◆ EXERCISE: The response should be an exact copy of the records, with the pictures removed.

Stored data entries
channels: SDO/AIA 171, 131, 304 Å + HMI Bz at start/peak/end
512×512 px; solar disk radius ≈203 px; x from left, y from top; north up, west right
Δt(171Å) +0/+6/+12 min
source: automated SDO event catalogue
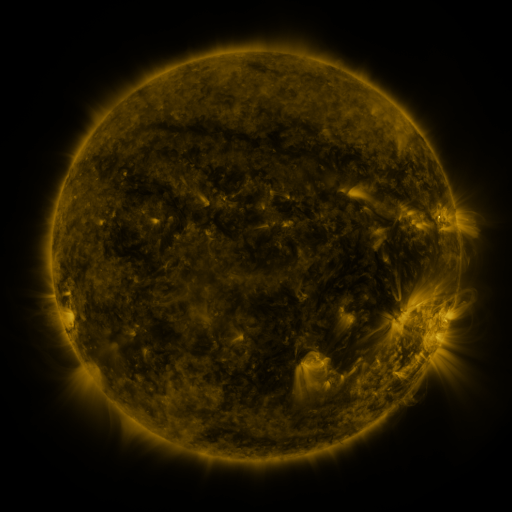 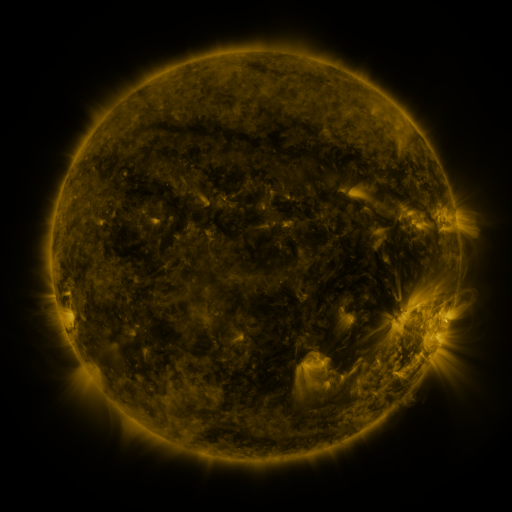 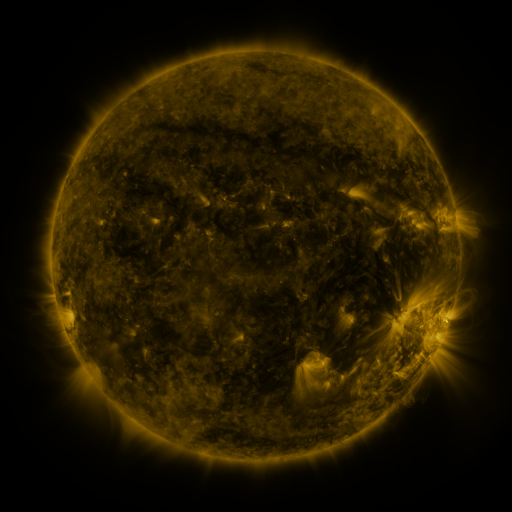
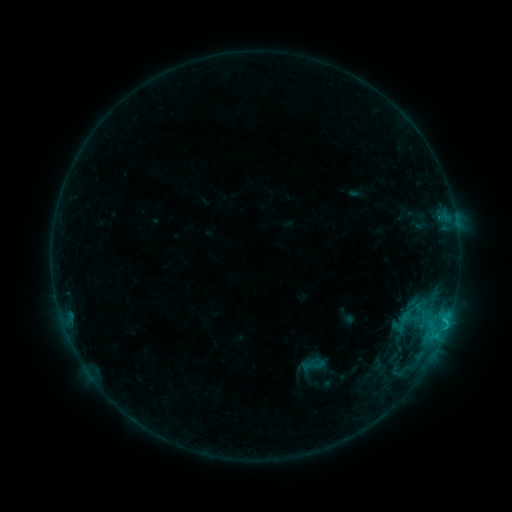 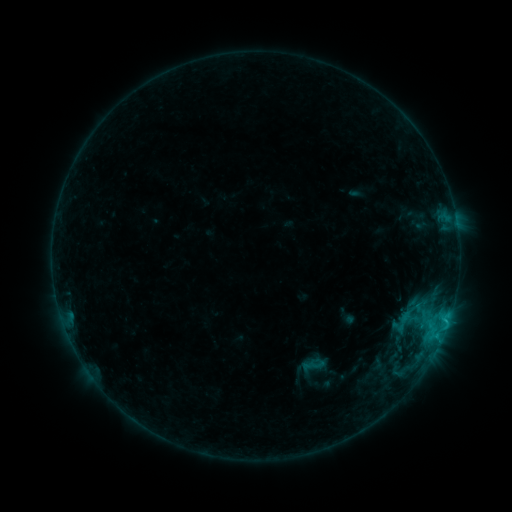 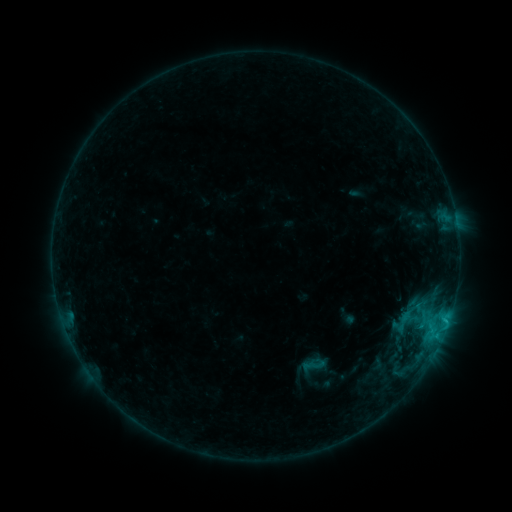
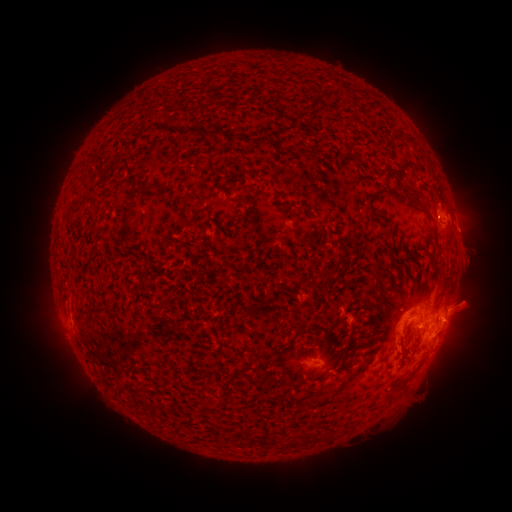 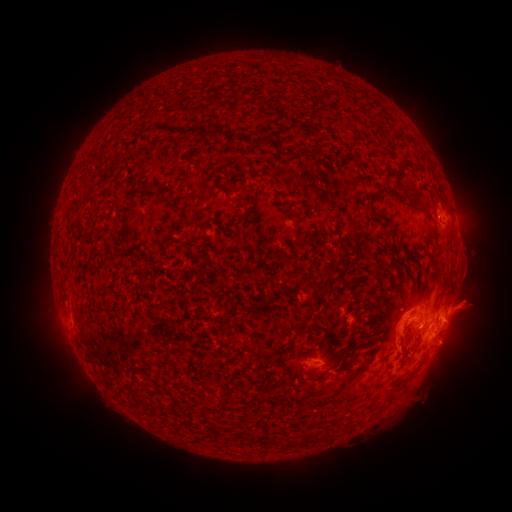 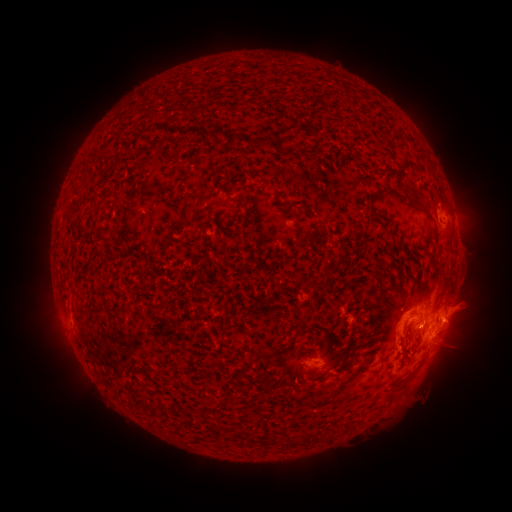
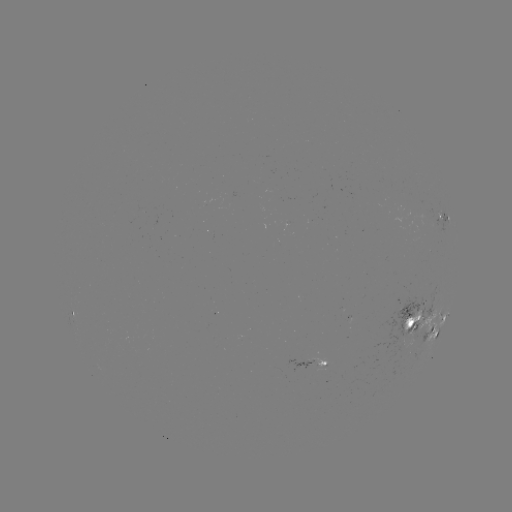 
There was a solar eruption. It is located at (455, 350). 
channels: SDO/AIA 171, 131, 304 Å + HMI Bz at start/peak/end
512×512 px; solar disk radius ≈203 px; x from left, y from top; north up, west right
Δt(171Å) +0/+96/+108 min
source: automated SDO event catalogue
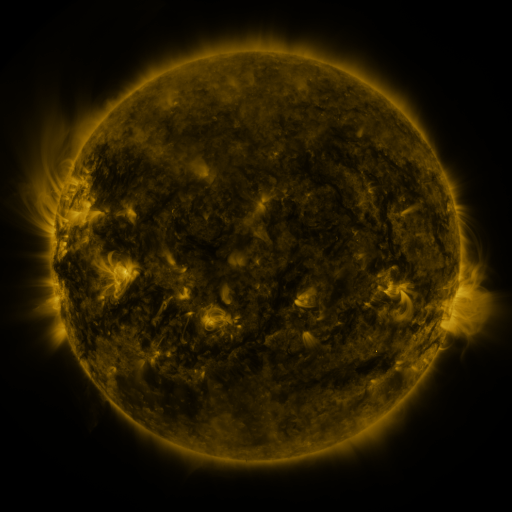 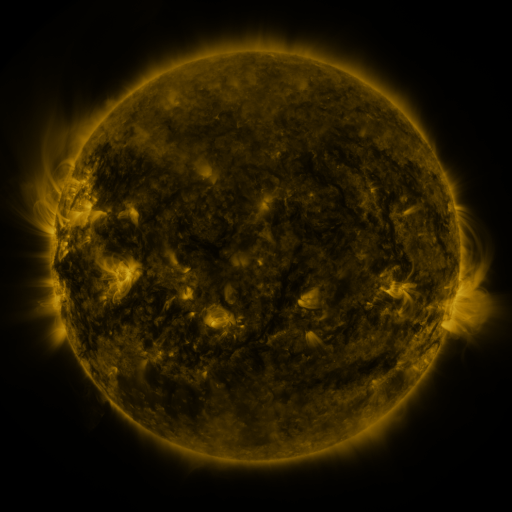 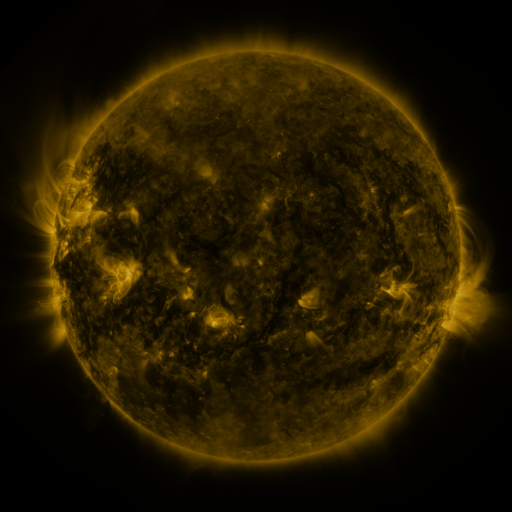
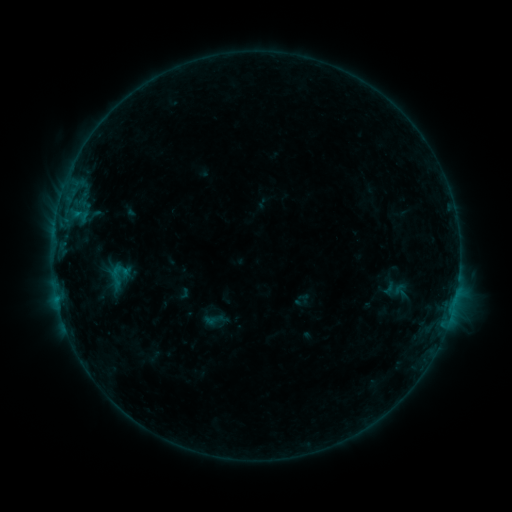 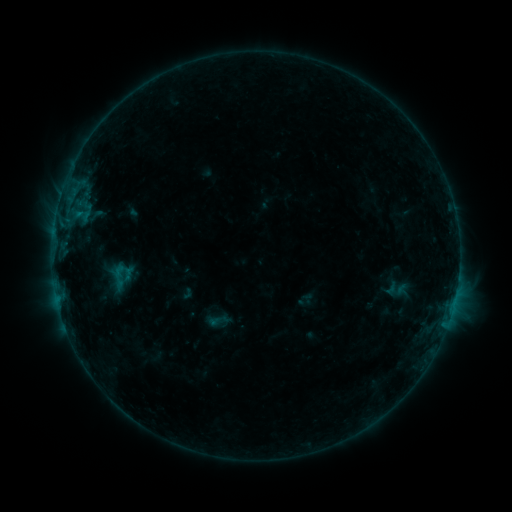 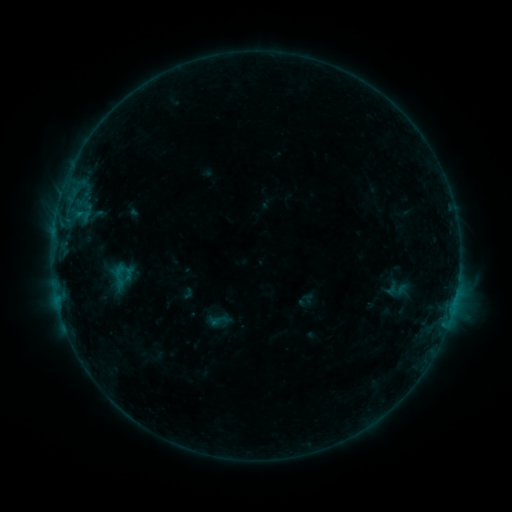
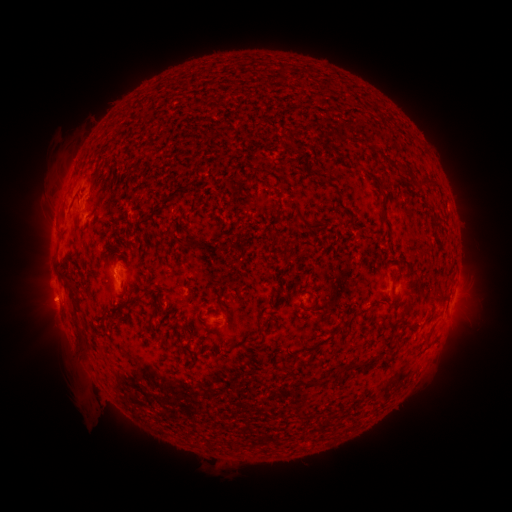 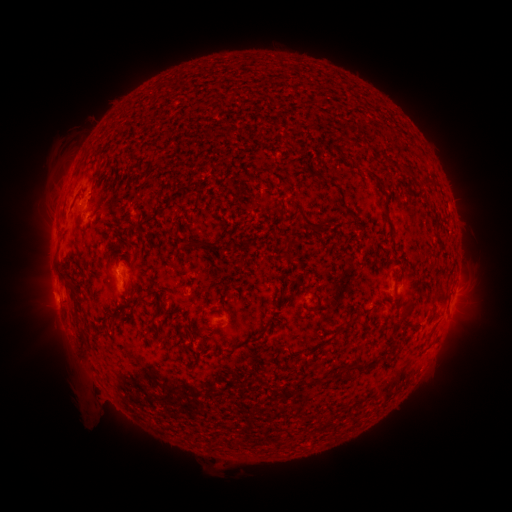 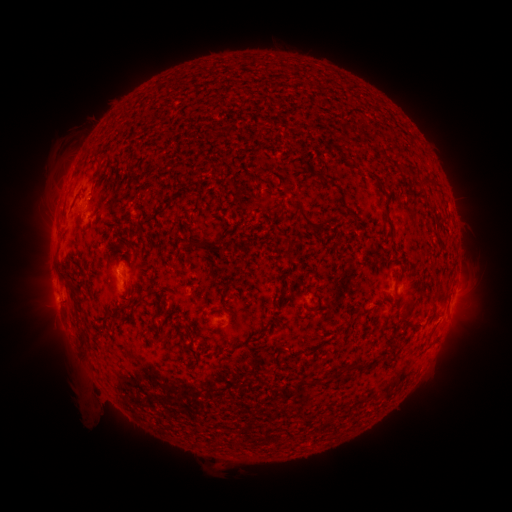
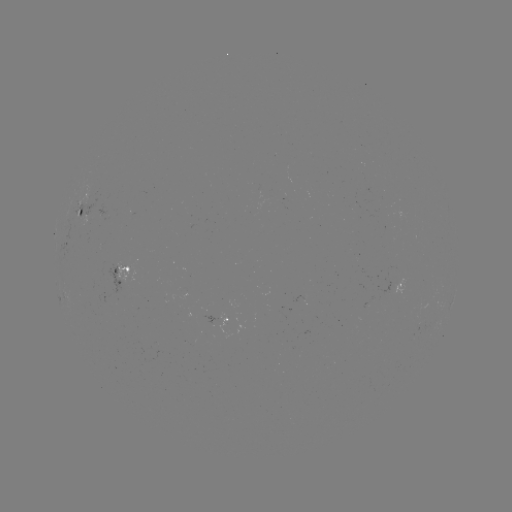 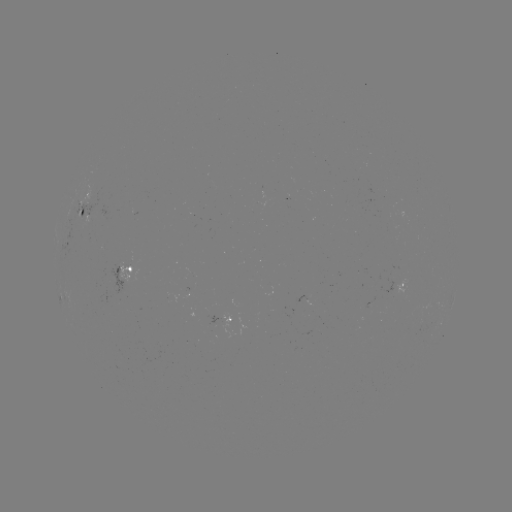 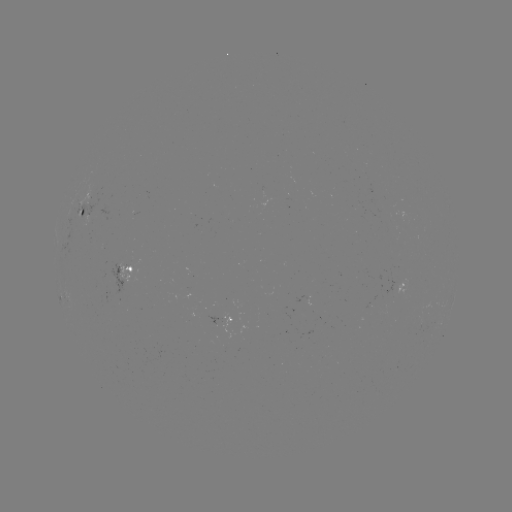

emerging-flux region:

◆ EXERCISE RESULT:
channels: SDO/AIA 171, 131, 304 Å + HMI Bz at start/peak/end
512×512 px; solar disk radius ≈203 px; x from left, y from top; north up, west right
Δt(171Å) +0/+6/+12 min
source: automated SDO event catalogue
There was a solar eruption. It is located at (455, 350). 
channels: SDO/AIA 171, 131, 304 Å + HMI Bz at start/peak/end
512×512 px; solar disk radius ≈203 px; x from left, y from top; north up, west right
Δt(171Å) +0/+96/+108 min
source: automated SDO event catalogue

emerging-flux region:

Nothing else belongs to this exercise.